Welcome back, my nascent hackers!
Earlier, I wrote a guide on finding operating system and application vulnerabilities in Microsoft's own security bulletins/vulnerability database. In this tutorial, I will demonstrate another invaluable resource for finding vulnerabilities and exploits by using the SecurityFocus database.
Most often, when we're trying to hack a system, the vulnerabilities and exploits that will work on the target are not going to be simply handed to us, like I have done in these tutorials. We need to do a bit of research to find what will work on a particular target system. After running reconnaissance on the system, we can determine what operating system is running, what ports are open, and what services are running. From there, we need to decide upon the best strategy to compromise the system without being detected. That's not always going to be obvious or simple.
We most likely will have to do a little research first to find the proper vulnerability on the target system and then find an exploit to take advantage of it. In this tutorial, we'll look at one of the most complete and helpful resources in finding vulnerabilities and exploits.
Let's start by navigating to www.securityfocus.com. It should look like this.
We can see that the SecurityFocus database has some handy tools for searching for vulnerabilities. It will allow us to search by vendor, by title of the software and by the version. Finally, it will allow us to search by CVE, which is the Common Vulnerability and Exploit number. These numbers are assigned by Mitre Corporation, who is funded by the National Cyber Security Division of the U.S. Homeland Security.
The CVE database includes nearly every vulnerability that has been found in the wild or discovered by security researchers, even if the software publisher doesn't want it known or hasn't patched it yet.
For instance, Adobe has had a very bad run in recent years with poorly designed software that's full of security vulnerabilities. These include such ubiquitous software as Adobe Reader, Adobe Flash, etc. Since nearly every client-side computer system has Adobe Flash or Reader installed on it, let's take a look at the known vulnerabilities to these applications.
Let's look at Adobe Flash. Simply select Adobe in the pull-down menu of vendors and then select Flash Player from the pull-down in the title window. Finally, click on the submit button and the system will return pages of Adobe Flash Player vulnerabilities.
The very first vulnerability to appear is Adobe Flash Player APS813-17 Multiple Remote Code Execution Vulnerabilies. This is a brand new vulnerability just published July 9, 2013. Woohoo!
Even better, it allows for "remote code execution," or in other words, it will allow for the installation of a listener/rootkit on the system running Flash Player. If we scroll down, we see that this vulnerability is included in the Android Flash Player 220.127.116.11 and nearly every version of Adobe Flash Player right up to 18.104.22.168. Since the current version of Adobe Flash Player is 11.8, this would mean that unless the user has updated their Flash Player very recently, this vulnerability exists on their system.

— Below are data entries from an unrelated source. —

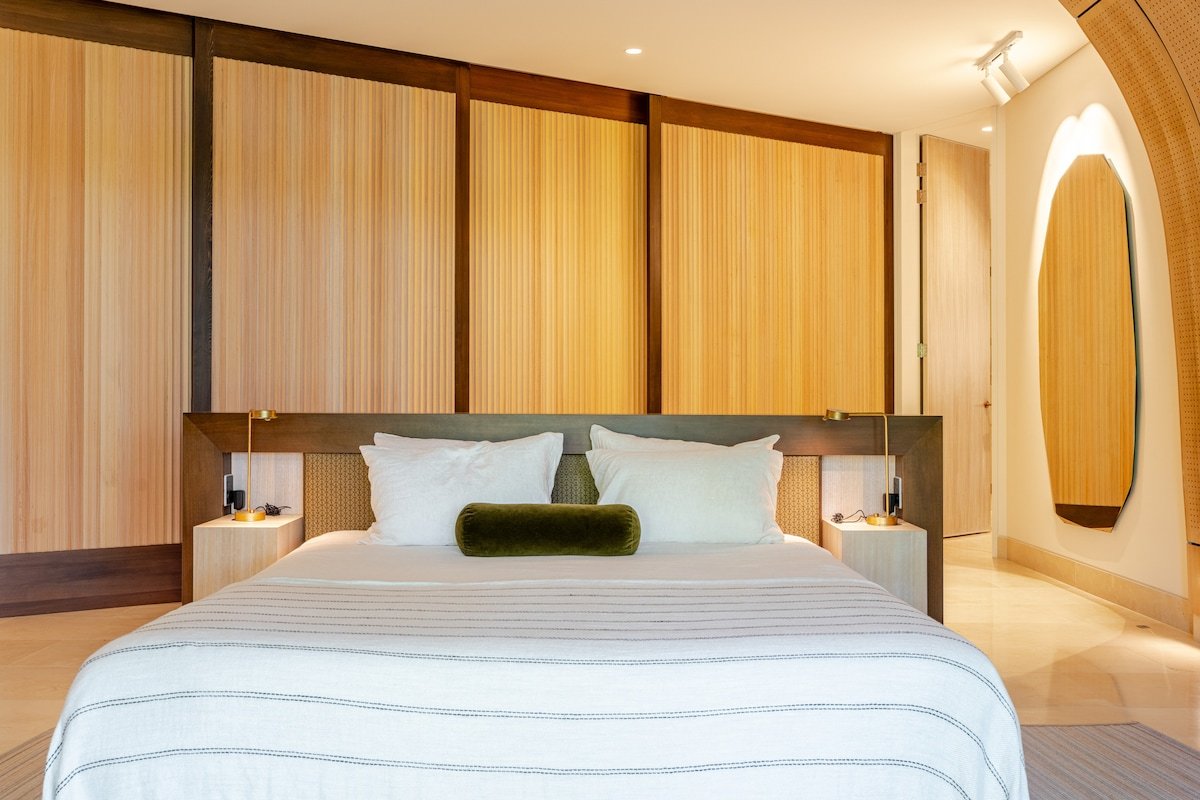 Domic Noosa gallery image 2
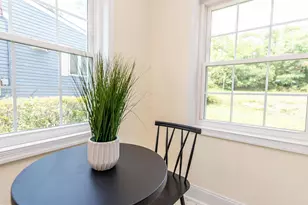 5014 N Englewood Dr, Capitol Heights, MD 20743 - Photo 13
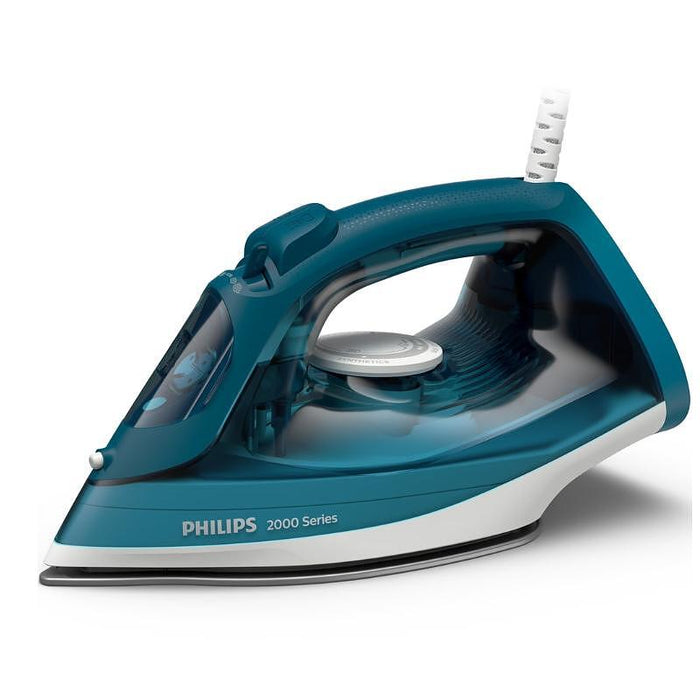 Ютия PHILIPS DST2030/90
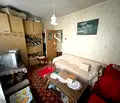 Снимка 5 — Тристаен апартамент в Сливен, Център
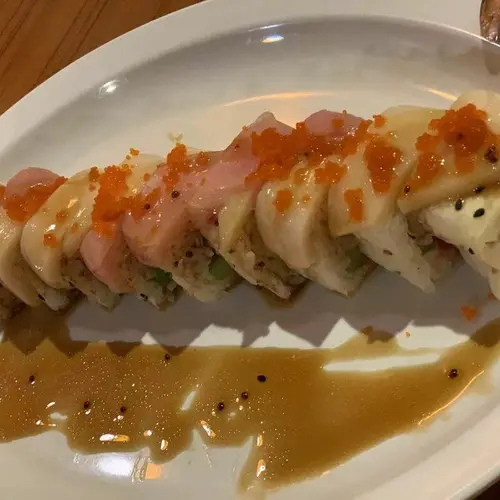 Ninja Roll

Now that we've found a vulnerability that virtually every PC will have, the next step is to find an exploit. A vulnerability is simply a weakness or hole in the system that can be exploited, it does not necessarily mean it has been exploited. Developing an exploit requires some advanced coding skills, but is not beyond the capability of a talented, aspiring hacker.
To find the exploit for this vulnerability, we simply need to click on the EXPLOIT tab at the top of the page. This will open that tab and reveal any and all exploits that have been developed for that vulnerability. When we do that for this brand new vulnerability, we can see that no one has yet developed the exploit.
So....all my newbie hackers, here is your opportunity to make your name and develop an exploit for this brand new vulnerability!
We can see that SecurityFocus has over four pages of vulnerabilities for Adobe Flash alone. This doesn't count all the other Adobe products that are almost as flawed as Flash Player. Do you have any question in your mind now why Apple banned Flash Player from its iOS?
Let's take a look at some of the other Flash Player vulnerabilities. If we scroll down a bit, we come to a vulnerability called Adobe Flash Player CVE-2012-0754 . That one sounds interesting, let's click on it.
We can see that it was published just last year ago in February 2012 and was updated just last June 2013. If we look down a bit, we can see all the browsers and operating systems that are vulnerable when running Flash Player.
Now, if we click on the Exploit tab, we can see that an exploit is available and we can get it through clicking on the link.
- msf> search adobe flash mp4
We can see that Metasploit has incorporated this exploit into its latest version and updates and is ready for us to use to own nearly any system (XP, Vista, and Windows 7 SP1) running Adobe Flash!